At present the Vallée d'Aspe is the peacefullest in the world. Alike on week-days and Sundays the current of life flows smoothly. Every morning from the open windows of the parsonage may be heard the sweet, simple hymns of the Lutheran Church, master and mistress, servants and children, uniting in daily thanksgiving and prayer.

And a wholesome corrective is the Sunday service after the sights of Lourdes.

The little congregation was striking. Within the altar railings stood two anciens, or elders, of the church, middle-aged men, tall, stalwart, the one fair as a Saxon, the other dark as a Spaniard. Both wore the dress of the well-to-do peasant, short black alpaca blouses, black cloth trousers, and spotless collars and cuffs, and both worthily represented those indomitable ancestors who neither wavered nor lost heart under direst persecution.

By the time the pastor ascended the reading-desk, the cheerful, well-kept little church was full, the men in black blouses, the women wearing neat stuff or print gowns, with silk handkerchiefs tied under the chin, widows and the aged, the sombre black-hooded garment, enveloping head and figure, of Huguenot matrons of old—supposed to have suggested the conventual garb.

Among the rest were two or three Catholics, peasants of the neighbourhood, come to look on and listen. The simple, intelligible service, the quiet fervour of the assembly, might well impress a sceptical beholder. Even more impressive is the inscription over the door. A tablet records how the first Protestant church was pulled down by order of the king after the Revocation of the Edict of Nantes, and rebuilt on the declaration of religious liberty by the National Assembly. Gazing on that inscription and the little crowd of worshippers, a sentence of Tacitus came into my mind. Recording how not only the biographers of good men were banished or put to death, but their works publicly burnt by order of Domitian, the historian, whose sentences are volumes condensed, adds: "They fancied, forsooth"—he is speaking of the tyrant and his satellites—"that all records of these actions being destroyed, mankind could never approve of them." An illusion shared by enemies of intellectual liberty, from the Caesars to their latest imitator, unhappily not wholly dispelled in our own day.
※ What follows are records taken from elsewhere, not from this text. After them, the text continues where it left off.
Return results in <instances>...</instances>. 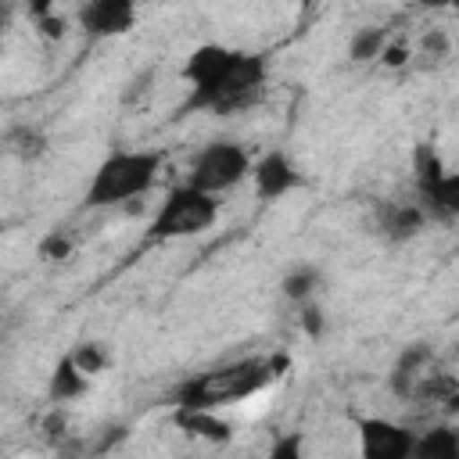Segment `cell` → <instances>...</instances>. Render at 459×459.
Here are the masks:
<instances>
[{"mask_svg":"<svg viewBox=\"0 0 459 459\" xmlns=\"http://www.w3.org/2000/svg\"><path fill=\"white\" fill-rule=\"evenodd\" d=\"M183 79L190 86L183 111L237 115L262 100L269 82V61L255 50H233L222 43H201L183 61Z\"/></svg>","mask_w":459,"mask_h":459,"instance_id":"1","label":"cell"},{"mask_svg":"<svg viewBox=\"0 0 459 459\" xmlns=\"http://www.w3.org/2000/svg\"><path fill=\"white\" fill-rule=\"evenodd\" d=\"M287 369L283 355H247L226 366H215L208 373H194L172 387V405H197V409H222L233 402H244L258 391H265L280 373Z\"/></svg>","mask_w":459,"mask_h":459,"instance_id":"2","label":"cell"},{"mask_svg":"<svg viewBox=\"0 0 459 459\" xmlns=\"http://www.w3.org/2000/svg\"><path fill=\"white\" fill-rule=\"evenodd\" d=\"M161 172V151L140 147V151H111L90 176L82 204L86 208H122L140 197H147Z\"/></svg>","mask_w":459,"mask_h":459,"instance_id":"3","label":"cell"},{"mask_svg":"<svg viewBox=\"0 0 459 459\" xmlns=\"http://www.w3.org/2000/svg\"><path fill=\"white\" fill-rule=\"evenodd\" d=\"M387 391L402 402H459V384L455 377L441 366L437 351L427 341H416L398 351V359L387 369Z\"/></svg>","mask_w":459,"mask_h":459,"instance_id":"4","label":"cell"},{"mask_svg":"<svg viewBox=\"0 0 459 459\" xmlns=\"http://www.w3.org/2000/svg\"><path fill=\"white\" fill-rule=\"evenodd\" d=\"M215 219H219V197L183 183V186H172L165 194V201L151 215L147 237L151 240H186V237L212 230Z\"/></svg>","mask_w":459,"mask_h":459,"instance_id":"5","label":"cell"},{"mask_svg":"<svg viewBox=\"0 0 459 459\" xmlns=\"http://www.w3.org/2000/svg\"><path fill=\"white\" fill-rule=\"evenodd\" d=\"M251 172V154L244 143L237 140H212L204 143L194 158H190V169H186V183L194 190H204V194H226L233 186H240Z\"/></svg>","mask_w":459,"mask_h":459,"instance_id":"6","label":"cell"},{"mask_svg":"<svg viewBox=\"0 0 459 459\" xmlns=\"http://www.w3.org/2000/svg\"><path fill=\"white\" fill-rule=\"evenodd\" d=\"M359 455L362 459H409L416 430L387 420V416H362L359 423Z\"/></svg>","mask_w":459,"mask_h":459,"instance_id":"7","label":"cell"},{"mask_svg":"<svg viewBox=\"0 0 459 459\" xmlns=\"http://www.w3.org/2000/svg\"><path fill=\"white\" fill-rule=\"evenodd\" d=\"M136 14H140V0H82L75 22L90 39H115L133 32Z\"/></svg>","mask_w":459,"mask_h":459,"instance_id":"8","label":"cell"},{"mask_svg":"<svg viewBox=\"0 0 459 459\" xmlns=\"http://www.w3.org/2000/svg\"><path fill=\"white\" fill-rule=\"evenodd\" d=\"M247 176L255 183L258 201H280V197H287L290 190L301 186V172H298V165L287 151H265L258 161H251Z\"/></svg>","mask_w":459,"mask_h":459,"instance_id":"9","label":"cell"},{"mask_svg":"<svg viewBox=\"0 0 459 459\" xmlns=\"http://www.w3.org/2000/svg\"><path fill=\"white\" fill-rule=\"evenodd\" d=\"M427 212L420 208V201H380L373 212V226L377 237H384L387 244H409L427 230Z\"/></svg>","mask_w":459,"mask_h":459,"instance_id":"10","label":"cell"},{"mask_svg":"<svg viewBox=\"0 0 459 459\" xmlns=\"http://www.w3.org/2000/svg\"><path fill=\"white\" fill-rule=\"evenodd\" d=\"M172 423L190 434L201 437L208 445H226L233 441V423L226 416H219V409H197V405H172Z\"/></svg>","mask_w":459,"mask_h":459,"instance_id":"11","label":"cell"},{"mask_svg":"<svg viewBox=\"0 0 459 459\" xmlns=\"http://www.w3.org/2000/svg\"><path fill=\"white\" fill-rule=\"evenodd\" d=\"M90 391V377L72 362V355L65 351L61 359H57V366L50 369V380H47V394H50V402L54 405H65V402H75V398H82Z\"/></svg>","mask_w":459,"mask_h":459,"instance_id":"12","label":"cell"},{"mask_svg":"<svg viewBox=\"0 0 459 459\" xmlns=\"http://www.w3.org/2000/svg\"><path fill=\"white\" fill-rule=\"evenodd\" d=\"M409 459H459V430L452 423H434L416 430Z\"/></svg>","mask_w":459,"mask_h":459,"instance_id":"13","label":"cell"},{"mask_svg":"<svg viewBox=\"0 0 459 459\" xmlns=\"http://www.w3.org/2000/svg\"><path fill=\"white\" fill-rule=\"evenodd\" d=\"M319 283H323V273H319L316 265L301 262V265H294V269H287V273H283L280 290H283V298H287V301L305 305V301H312V298H316Z\"/></svg>","mask_w":459,"mask_h":459,"instance_id":"14","label":"cell"},{"mask_svg":"<svg viewBox=\"0 0 459 459\" xmlns=\"http://www.w3.org/2000/svg\"><path fill=\"white\" fill-rule=\"evenodd\" d=\"M387 39H391V32H387L384 25H362V29H355L351 39H348V61H351V65H369V61H377Z\"/></svg>","mask_w":459,"mask_h":459,"instance_id":"15","label":"cell"},{"mask_svg":"<svg viewBox=\"0 0 459 459\" xmlns=\"http://www.w3.org/2000/svg\"><path fill=\"white\" fill-rule=\"evenodd\" d=\"M445 172H448V165L441 161V154H437L434 143L423 140V143L412 147V183H416V194H423L427 186H434Z\"/></svg>","mask_w":459,"mask_h":459,"instance_id":"16","label":"cell"},{"mask_svg":"<svg viewBox=\"0 0 459 459\" xmlns=\"http://www.w3.org/2000/svg\"><path fill=\"white\" fill-rule=\"evenodd\" d=\"M68 355H72V362H75L86 377H100V373L111 366V351H108L104 341H79Z\"/></svg>","mask_w":459,"mask_h":459,"instance_id":"17","label":"cell"},{"mask_svg":"<svg viewBox=\"0 0 459 459\" xmlns=\"http://www.w3.org/2000/svg\"><path fill=\"white\" fill-rule=\"evenodd\" d=\"M7 147H11V151L22 158V161H36V158L47 151V136H43L39 129H29V126H22V129H14V133H11Z\"/></svg>","mask_w":459,"mask_h":459,"instance_id":"18","label":"cell"},{"mask_svg":"<svg viewBox=\"0 0 459 459\" xmlns=\"http://www.w3.org/2000/svg\"><path fill=\"white\" fill-rule=\"evenodd\" d=\"M298 308H301V312H298V323H301L305 337H308V341H319V337L326 333V312L316 305V298L305 301V305H298Z\"/></svg>","mask_w":459,"mask_h":459,"instance_id":"19","label":"cell"},{"mask_svg":"<svg viewBox=\"0 0 459 459\" xmlns=\"http://www.w3.org/2000/svg\"><path fill=\"white\" fill-rule=\"evenodd\" d=\"M68 255H72V237H65L61 230H54V233H47V237L39 240V258L61 262V258H68Z\"/></svg>","mask_w":459,"mask_h":459,"instance_id":"20","label":"cell"},{"mask_svg":"<svg viewBox=\"0 0 459 459\" xmlns=\"http://www.w3.org/2000/svg\"><path fill=\"white\" fill-rule=\"evenodd\" d=\"M301 445H305L301 430H290V434H280V437L269 445V455H273V459H301Z\"/></svg>","mask_w":459,"mask_h":459,"instance_id":"21","label":"cell"},{"mask_svg":"<svg viewBox=\"0 0 459 459\" xmlns=\"http://www.w3.org/2000/svg\"><path fill=\"white\" fill-rule=\"evenodd\" d=\"M423 54H430L434 61H445V57H452V39L441 29H430L423 36Z\"/></svg>","mask_w":459,"mask_h":459,"instance_id":"22","label":"cell"},{"mask_svg":"<svg viewBox=\"0 0 459 459\" xmlns=\"http://www.w3.org/2000/svg\"><path fill=\"white\" fill-rule=\"evenodd\" d=\"M409 54H412V50H409V47H405V43H391V39H387V43H384V50H380V57H377V61H384V65H387V68H402V65H405V61H409Z\"/></svg>","mask_w":459,"mask_h":459,"instance_id":"23","label":"cell"},{"mask_svg":"<svg viewBox=\"0 0 459 459\" xmlns=\"http://www.w3.org/2000/svg\"><path fill=\"white\" fill-rule=\"evenodd\" d=\"M7 29H11V4L0 0V39L7 36Z\"/></svg>","mask_w":459,"mask_h":459,"instance_id":"24","label":"cell"},{"mask_svg":"<svg viewBox=\"0 0 459 459\" xmlns=\"http://www.w3.org/2000/svg\"><path fill=\"white\" fill-rule=\"evenodd\" d=\"M455 0H420V7H430V11H441V7H452Z\"/></svg>","mask_w":459,"mask_h":459,"instance_id":"25","label":"cell"},{"mask_svg":"<svg viewBox=\"0 0 459 459\" xmlns=\"http://www.w3.org/2000/svg\"><path fill=\"white\" fill-rule=\"evenodd\" d=\"M0 240H4V219H0Z\"/></svg>","mask_w":459,"mask_h":459,"instance_id":"26","label":"cell"}]
</instances>
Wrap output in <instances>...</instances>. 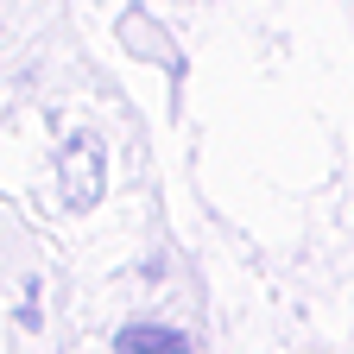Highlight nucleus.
Returning a JSON list of instances; mask_svg holds the SVG:
<instances>
[{"mask_svg": "<svg viewBox=\"0 0 354 354\" xmlns=\"http://www.w3.org/2000/svg\"><path fill=\"white\" fill-rule=\"evenodd\" d=\"M114 354H190V348H184V335H171V329H152V323H133V329H120Z\"/></svg>", "mask_w": 354, "mask_h": 354, "instance_id": "1", "label": "nucleus"}]
</instances>
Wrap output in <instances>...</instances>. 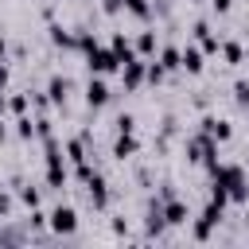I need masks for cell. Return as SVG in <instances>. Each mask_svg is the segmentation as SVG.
<instances>
[{"label": "cell", "instance_id": "obj_23", "mask_svg": "<svg viewBox=\"0 0 249 249\" xmlns=\"http://www.w3.org/2000/svg\"><path fill=\"white\" fill-rule=\"evenodd\" d=\"M8 109H12L16 117H19V113H27V93H12V97H8Z\"/></svg>", "mask_w": 249, "mask_h": 249}, {"label": "cell", "instance_id": "obj_8", "mask_svg": "<svg viewBox=\"0 0 249 249\" xmlns=\"http://www.w3.org/2000/svg\"><path fill=\"white\" fill-rule=\"evenodd\" d=\"M109 97H113L109 86L101 82V74H93V78L86 82V105H89V109H101V105H109Z\"/></svg>", "mask_w": 249, "mask_h": 249}, {"label": "cell", "instance_id": "obj_19", "mask_svg": "<svg viewBox=\"0 0 249 249\" xmlns=\"http://www.w3.org/2000/svg\"><path fill=\"white\" fill-rule=\"evenodd\" d=\"M121 4H124V12H132L136 19H144V23L152 19V8H148V0H121Z\"/></svg>", "mask_w": 249, "mask_h": 249}, {"label": "cell", "instance_id": "obj_21", "mask_svg": "<svg viewBox=\"0 0 249 249\" xmlns=\"http://www.w3.org/2000/svg\"><path fill=\"white\" fill-rule=\"evenodd\" d=\"M163 78H167V70H163V66L156 62V54H152V58H148V74H144V82L156 86V82H163Z\"/></svg>", "mask_w": 249, "mask_h": 249}, {"label": "cell", "instance_id": "obj_18", "mask_svg": "<svg viewBox=\"0 0 249 249\" xmlns=\"http://www.w3.org/2000/svg\"><path fill=\"white\" fill-rule=\"evenodd\" d=\"M16 136H19V140H39V132H35V121H31L27 113H19V117H16Z\"/></svg>", "mask_w": 249, "mask_h": 249}, {"label": "cell", "instance_id": "obj_15", "mask_svg": "<svg viewBox=\"0 0 249 249\" xmlns=\"http://www.w3.org/2000/svg\"><path fill=\"white\" fill-rule=\"evenodd\" d=\"M140 152V140L132 136V132H117V144H113V156L117 160H128V156H136Z\"/></svg>", "mask_w": 249, "mask_h": 249}, {"label": "cell", "instance_id": "obj_12", "mask_svg": "<svg viewBox=\"0 0 249 249\" xmlns=\"http://www.w3.org/2000/svg\"><path fill=\"white\" fill-rule=\"evenodd\" d=\"M202 132H210L218 144H226V140L233 136V124H230V121H222V117H202Z\"/></svg>", "mask_w": 249, "mask_h": 249}, {"label": "cell", "instance_id": "obj_33", "mask_svg": "<svg viewBox=\"0 0 249 249\" xmlns=\"http://www.w3.org/2000/svg\"><path fill=\"white\" fill-rule=\"evenodd\" d=\"M245 82H249V78H245Z\"/></svg>", "mask_w": 249, "mask_h": 249}, {"label": "cell", "instance_id": "obj_30", "mask_svg": "<svg viewBox=\"0 0 249 249\" xmlns=\"http://www.w3.org/2000/svg\"><path fill=\"white\" fill-rule=\"evenodd\" d=\"M4 51H8V39H4V31H0V62H4Z\"/></svg>", "mask_w": 249, "mask_h": 249}, {"label": "cell", "instance_id": "obj_29", "mask_svg": "<svg viewBox=\"0 0 249 249\" xmlns=\"http://www.w3.org/2000/svg\"><path fill=\"white\" fill-rule=\"evenodd\" d=\"M8 140V121H4V113H0V144Z\"/></svg>", "mask_w": 249, "mask_h": 249}, {"label": "cell", "instance_id": "obj_1", "mask_svg": "<svg viewBox=\"0 0 249 249\" xmlns=\"http://www.w3.org/2000/svg\"><path fill=\"white\" fill-rule=\"evenodd\" d=\"M187 160L191 163H202L206 171H214L222 160H218V140L210 136V132H198V136H191L187 140Z\"/></svg>", "mask_w": 249, "mask_h": 249}, {"label": "cell", "instance_id": "obj_6", "mask_svg": "<svg viewBox=\"0 0 249 249\" xmlns=\"http://www.w3.org/2000/svg\"><path fill=\"white\" fill-rule=\"evenodd\" d=\"M86 198H89V206H93V210H105V206H109V183H105L97 171L86 179Z\"/></svg>", "mask_w": 249, "mask_h": 249}, {"label": "cell", "instance_id": "obj_31", "mask_svg": "<svg viewBox=\"0 0 249 249\" xmlns=\"http://www.w3.org/2000/svg\"><path fill=\"white\" fill-rule=\"evenodd\" d=\"M4 86H8V70L0 66V89H4Z\"/></svg>", "mask_w": 249, "mask_h": 249}, {"label": "cell", "instance_id": "obj_2", "mask_svg": "<svg viewBox=\"0 0 249 249\" xmlns=\"http://www.w3.org/2000/svg\"><path fill=\"white\" fill-rule=\"evenodd\" d=\"M86 66H89V74H117V70H121V58H117L113 47L93 43V47L86 51Z\"/></svg>", "mask_w": 249, "mask_h": 249}, {"label": "cell", "instance_id": "obj_26", "mask_svg": "<svg viewBox=\"0 0 249 249\" xmlns=\"http://www.w3.org/2000/svg\"><path fill=\"white\" fill-rule=\"evenodd\" d=\"M121 8H124V4H121V0H101V12H105V16H117V12H121Z\"/></svg>", "mask_w": 249, "mask_h": 249}, {"label": "cell", "instance_id": "obj_17", "mask_svg": "<svg viewBox=\"0 0 249 249\" xmlns=\"http://www.w3.org/2000/svg\"><path fill=\"white\" fill-rule=\"evenodd\" d=\"M160 51V43H156V31H140V39H136V54L140 58H152Z\"/></svg>", "mask_w": 249, "mask_h": 249}, {"label": "cell", "instance_id": "obj_16", "mask_svg": "<svg viewBox=\"0 0 249 249\" xmlns=\"http://www.w3.org/2000/svg\"><path fill=\"white\" fill-rule=\"evenodd\" d=\"M109 47H113V51H117V58H121V66H124V62H128V58H136V47H132V43H128V39H124V35H121V31H117V35H113V39H109Z\"/></svg>", "mask_w": 249, "mask_h": 249}, {"label": "cell", "instance_id": "obj_3", "mask_svg": "<svg viewBox=\"0 0 249 249\" xmlns=\"http://www.w3.org/2000/svg\"><path fill=\"white\" fill-rule=\"evenodd\" d=\"M222 218H226V206L210 198V202H206V210L198 214V222H195V230H191V233H195V241H210V233H214V226H218Z\"/></svg>", "mask_w": 249, "mask_h": 249}, {"label": "cell", "instance_id": "obj_25", "mask_svg": "<svg viewBox=\"0 0 249 249\" xmlns=\"http://www.w3.org/2000/svg\"><path fill=\"white\" fill-rule=\"evenodd\" d=\"M233 97H237V105L249 109V82H237V86H233Z\"/></svg>", "mask_w": 249, "mask_h": 249}, {"label": "cell", "instance_id": "obj_14", "mask_svg": "<svg viewBox=\"0 0 249 249\" xmlns=\"http://www.w3.org/2000/svg\"><path fill=\"white\" fill-rule=\"evenodd\" d=\"M66 93H70V78L54 74V78L47 82V97H51V105H66Z\"/></svg>", "mask_w": 249, "mask_h": 249}, {"label": "cell", "instance_id": "obj_32", "mask_svg": "<svg viewBox=\"0 0 249 249\" xmlns=\"http://www.w3.org/2000/svg\"><path fill=\"white\" fill-rule=\"evenodd\" d=\"M245 191H249V179H245Z\"/></svg>", "mask_w": 249, "mask_h": 249}, {"label": "cell", "instance_id": "obj_27", "mask_svg": "<svg viewBox=\"0 0 249 249\" xmlns=\"http://www.w3.org/2000/svg\"><path fill=\"white\" fill-rule=\"evenodd\" d=\"M12 206H16V202H12V195H4V191H0V218H8V214H12Z\"/></svg>", "mask_w": 249, "mask_h": 249}, {"label": "cell", "instance_id": "obj_5", "mask_svg": "<svg viewBox=\"0 0 249 249\" xmlns=\"http://www.w3.org/2000/svg\"><path fill=\"white\" fill-rule=\"evenodd\" d=\"M156 202H160V198H156ZM160 206H163V222H167V226H187V222H191V206H187L183 198L171 195V198H163Z\"/></svg>", "mask_w": 249, "mask_h": 249}, {"label": "cell", "instance_id": "obj_22", "mask_svg": "<svg viewBox=\"0 0 249 249\" xmlns=\"http://www.w3.org/2000/svg\"><path fill=\"white\" fill-rule=\"evenodd\" d=\"M19 202L35 210V206H39V187H31V183H23V187H19Z\"/></svg>", "mask_w": 249, "mask_h": 249}, {"label": "cell", "instance_id": "obj_24", "mask_svg": "<svg viewBox=\"0 0 249 249\" xmlns=\"http://www.w3.org/2000/svg\"><path fill=\"white\" fill-rule=\"evenodd\" d=\"M113 124H117V132H136V121H132V113H121Z\"/></svg>", "mask_w": 249, "mask_h": 249}, {"label": "cell", "instance_id": "obj_11", "mask_svg": "<svg viewBox=\"0 0 249 249\" xmlns=\"http://www.w3.org/2000/svg\"><path fill=\"white\" fill-rule=\"evenodd\" d=\"M202 66H206V51L195 47V43H187L183 47V70L187 74H202Z\"/></svg>", "mask_w": 249, "mask_h": 249}, {"label": "cell", "instance_id": "obj_4", "mask_svg": "<svg viewBox=\"0 0 249 249\" xmlns=\"http://www.w3.org/2000/svg\"><path fill=\"white\" fill-rule=\"evenodd\" d=\"M47 226H51L58 237H70V233L78 230V214H74V206H54L51 218H47Z\"/></svg>", "mask_w": 249, "mask_h": 249}, {"label": "cell", "instance_id": "obj_9", "mask_svg": "<svg viewBox=\"0 0 249 249\" xmlns=\"http://www.w3.org/2000/svg\"><path fill=\"white\" fill-rule=\"evenodd\" d=\"M191 31H195V39L202 43V51H206V54H218V51H222V39H218V35L210 31V23H206V19H198V23L191 27Z\"/></svg>", "mask_w": 249, "mask_h": 249}, {"label": "cell", "instance_id": "obj_13", "mask_svg": "<svg viewBox=\"0 0 249 249\" xmlns=\"http://www.w3.org/2000/svg\"><path fill=\"white\" fill-rule=\"evenodd\" d=\"M47 31H51V43H54V47H62V51H78V35L66 31L62 23H51Z\"/></svg>", "mask_w": 249, "mask_h": 249}, {"label": "cell", "instance_id": "obj_10", "mask_svg": "<svg viewBox=\"0 0 249 249\" xmlns=\"http://www.w3.org/2000/svg\"><path fill=\"white\" fill-rule=\"evenodd\" d=\"M156 62H160L167 74L183 70V47H160V51H156Z\"/></svg>", "mask_w": 249, "mask_h": 249}, {"label": "cell", "instance_id": "obj_7", "mask_svg": "<svg viewBox=\"0 0 249 249\" xmlns=\"http://www.w3.org/2000/svg\"><path fill=\"white\" fill-rule=\"evenodd\" d=\"M144 74H148V58H128L124 66H121V78H124V89H140V82H144Z\"/></svg>", "mask_w": 249, "mask_h": 249}, {"label": "cell", "instance_id": "obj_28", "mask_svg": "<svg viewBox=\"0 0 249 249\" xmlns=\"http://www.w3.org/2000/svg\"><path fill=\"white\" fill-rule=\"evenodd\" d=\"M210 8H214V12H218V16H226V12H230V8H233V0H210Z\"/></svg>", "mask_w": 249, "mask_h": 249}, {"label": "cell", "instance_id": "obj_20", "mask_svg": "<svg viewBox=\"0 0 249 249\" xmlns=\"http://www.w3.org/2000/svg\"><path fill=\"white\" fill-rule=\"evenodd\" d=\"M222 58H226V66H237V62H241V43H237V39L222 43Z\"/></svg>", "mask_w": 249, "mask_h": 249}]
</instances>
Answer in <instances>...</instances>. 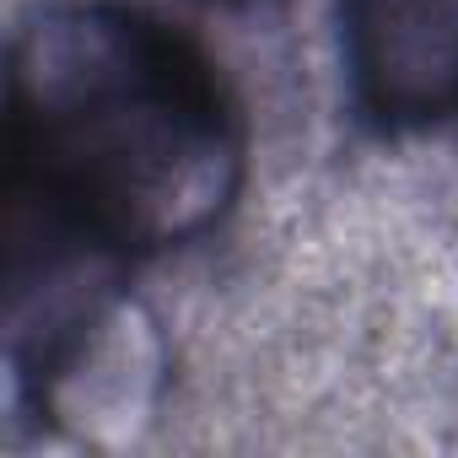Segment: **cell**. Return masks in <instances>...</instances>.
<instances>
[{"instance_id":"cell-1","label":"cell","mask_w":458,"mask_h":458,"mask_svg":"<svg viewBox=\"0 0 458 458\" xmlns=\"http://www.w3.org/2000/svg\"><path fill=\"white\" fill-rule=\"evenodd\" d=\"M12 140L44 210L98 249L189 243L238 189L216 76L119 6H60L17 38Z\"/></svg>"},{"instance_id":"cell-2","label":"cell","mask_w":458,"mask_h":458,"mask_svg":"<svg viewBox=\"0 0 458 458\" xmlns=\"http://www.w3.org/2000/svg\"><path fill=\"white\" fill-rule=\"evenodd\" d=\"M345 44L356 87L383 119L458 114V0H351Z\"/></svg>"}]
</instances>
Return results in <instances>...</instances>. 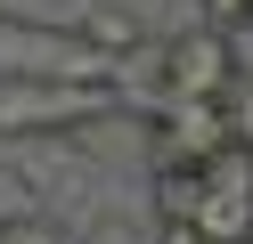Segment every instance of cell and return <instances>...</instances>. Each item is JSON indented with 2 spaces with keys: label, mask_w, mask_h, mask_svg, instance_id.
<instances>
[{
  "label": "cell",
  "mask_w": 253,
  "mask_h": 244,
  "mask_svg": "<svg viewBox=\"0 0 253 244\" xmlns=\"http://www.w3.org/2000/svg\"><path fill=\"white\" fill-rule=\"evenodd\" d=\"M123 98L98 81H8L0 73V139H41V130H82L115 114Z\"/></svg>",
  "instance_id": "2"
},
{
  "label": "cell",
  "mask_w": 253,
  "mask_h": 244,
  "mask_svg": "<svg viewBox=\"0 0 253 244\" xmlns=\"http://www.w3.org/2000/svg\"><path fill=\"white\" fill-rule=\"evenodd\" d=\"M0 244H74L49 211H0Z\"/></svg>",
  "instance_id": "7"
},
{
  "label": "cell",
  "mask_w": 253,
  "mask_h": 244,
  "mask_svg": "<svg viewBox=\"0 0 253 244\" xmlns=\"http://www.w3.org/2000/svg\"><path fill=\"white\" fill-rule=\"evenodd\" d=\"M229 130H237V146H253V73L229 90Z\"/></svg>",
  "instance_id": "9"
},
{
  "label": "cell",
  "mask_w": 253,
  "mask_h": 244,
  "mask_svg": "<svg viewBox=\"0 0 253 244\" xmlns=\"http://www.w3.org/2000/svg\"><path fill=\"white\" fill-rule=\"evenodd\" d=\"M98 0H0V16H25V25H49V33H82V16Z\"/></svg>",
  "instance_id": "6"
},
{
  "label": "cell",
  "mask_w": 253,
  "mask_h": 244,
  "mask_svg": "<svg viewBox=\"0 0 253 244\" xmlns=\"http://www.w3.org/2000/svg\"><path fill=\"white\" fill-rule=\"evenodd\" d=\"M188 220L212 244H253V146H220L212 163H196V211Z\"/></svg>",
  "instance_id": "4"
},
{
  "label": "cell",
  "mask_w": 253,
  "mask_h": 244,
  "mask_svg": "<svg viewBox=\"0 0 253 244\" xmlns=\"http://www.w3.org/2000/svg\"><path fill=\"white\" fill-rule=\"evenodd\" d=\"M155 244H212L196 220H155Z\"/></svg>",
  "instance_id": "10"
},
{
  "label": "cell",
  "mask_w": 253,
  "mask_h": 244,
  "mask_svg": "<svg viewBox=\"0 0 253 244\" xmlns=\"http://www.w3.org/2000/svg\"><path fill=\"white\" fill-rule=\"evenodd\" d=\"M196 16H204V25H220L229 41H245V33H253V0H196Z\"/></svg>",
  "instance_id": "8"
},
{
  "label": "cell",
  "mask_w": 253,
  "mask_h": 244,
  "mask_svg": "<svg viewBox=\"0 0 253 244\" xmlns=\"http://www.w3.org/2000/svg\"><path fill=\"white\" fill-rule=\"evenodd\" d=\"M82 41L98 49V57H139V49H155V33H147V16H139L131 0H98V8L82 16Z\"/></svg>",
  "instance_id": "5"
},
{
  "label": "cell",
  "mask_w": 253,
  "mask_h": 244,
  "mask_svg": "<svg viewBox=\"0 0 253 244\" xmlns=\"http://www.w3.org/2000/svg\"><path fill=\"white\" fill-rule=\"evenodd\" d=\"M155 73H164V98H229L237 81H245V49L220 25L196 16L188 33H171V41L155 49Z\"/></svg>",
  "instance_id": "3"
},
{
  "label": "cell",
  "mask_w": 253,
  "mask_h": 244,
  "mask_svg": "<svg viewBox=\"0 0 253 244\" xmlns=\"http://www.w3.org/2000/svg\"><path fill=\"white\" fill-rule=\"evenodd\" d=\"M0 73L8 81H98V90H115V57H98L82 33H49V25H25V16H0Z\"/></svg>",
  "instance_id": "1"
}]
</instances>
Whether the homeward journey is made through the Landes by way of Bayonne and Bordeaux, or through the Eastern Pyrenees by way of Perpignan, we are brought face to face with scenes of strangest transformation. In the former region the agency has been artificial, the shifting sands being fixed and solidified by plantations on a gigantic scale, and large tracts rendered fertile by artificial irrigation; in the latter, Nature has prepared the field, the more laborious portion of the husbandman's task is already done.

"The districts of sand, as white as snow and so loose as to blow," seen by Arthur Young towards the close of the last century, can hardly be said to exist in our own day. Even within twenty-five years the changes are so great as to render entire regions hardly recognizable. The stilts, or chanques, of which our word "shanks" is supposed to be the origin, become rarer and rarer. The creation of forests and sinking of wells, drainage, artificial manures and canals are rapidly fertilizing a once arid region; with the aspect of the country a proportionate change taking place in the material condition of the people.

No less startling is the transformation of lagoon into salt marsh, and marsh into cultivable soil, witnessed between the Spanish frontier, Perpignan and Nîmes.

Quitting Cerbère, the little town at which travellers from Barcelona re-enter French territory, we follow the coast, traversing a region long lost to fame and the world, but boasting of a brilliant history before the real history of France began.

We are here in presence of geological changes affected neither by shock nor convulsion, nor yet by infinitesimally slow degrees. A few centuries have sufficed to alter the entire contour of the coast and reverse the once brilliant destinies of maritime cities. With the recorded experience of mediaeval writers at hand, we can localize lagoons and inland seas where to-day we find belts of luxuriant cultivation. In a lifetime falling short of the Psalmist's threescore years and ten observations may be made that necessitate the reconstruction of local maps.